- [OBJECTIVE] Rewrite the material from the line with "How far does" to the line with "10.9 meters", keeping the requests unchanged and increasing every number in the answers, both distances and point coordinates, by 103.

(Stored entries)
########################################
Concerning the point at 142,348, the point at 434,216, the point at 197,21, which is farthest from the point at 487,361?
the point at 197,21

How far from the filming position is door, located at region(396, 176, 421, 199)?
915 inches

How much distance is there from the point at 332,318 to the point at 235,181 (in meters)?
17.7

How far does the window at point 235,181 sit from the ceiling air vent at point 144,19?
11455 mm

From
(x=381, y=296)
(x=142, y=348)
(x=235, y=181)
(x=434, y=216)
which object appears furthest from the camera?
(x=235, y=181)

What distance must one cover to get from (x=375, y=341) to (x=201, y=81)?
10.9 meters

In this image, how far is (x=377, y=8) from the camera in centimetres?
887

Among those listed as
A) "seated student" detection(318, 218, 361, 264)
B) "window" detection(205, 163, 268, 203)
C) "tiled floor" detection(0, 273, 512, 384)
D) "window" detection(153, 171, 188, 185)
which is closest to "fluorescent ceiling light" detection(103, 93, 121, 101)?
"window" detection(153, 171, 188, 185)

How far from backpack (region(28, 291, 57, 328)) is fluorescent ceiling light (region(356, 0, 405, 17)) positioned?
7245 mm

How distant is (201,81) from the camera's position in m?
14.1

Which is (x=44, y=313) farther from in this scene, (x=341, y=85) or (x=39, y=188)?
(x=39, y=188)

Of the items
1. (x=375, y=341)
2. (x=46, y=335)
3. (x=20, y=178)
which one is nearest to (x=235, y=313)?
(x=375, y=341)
########################################
- [TASK RESULT]
How far does the window at point 235,181 sit from the ceiling air vent at point 144,19?
11558 mm

From
(x=381, y=296)
(x=142, y=348)
(x=235, y=181)
(x=434, y=216)
which object appears furthest from the camera?
(x=338, y=284)

What distance must one cover to get from (x=375, y=341) to (x=201, y=81)?
113.9 meters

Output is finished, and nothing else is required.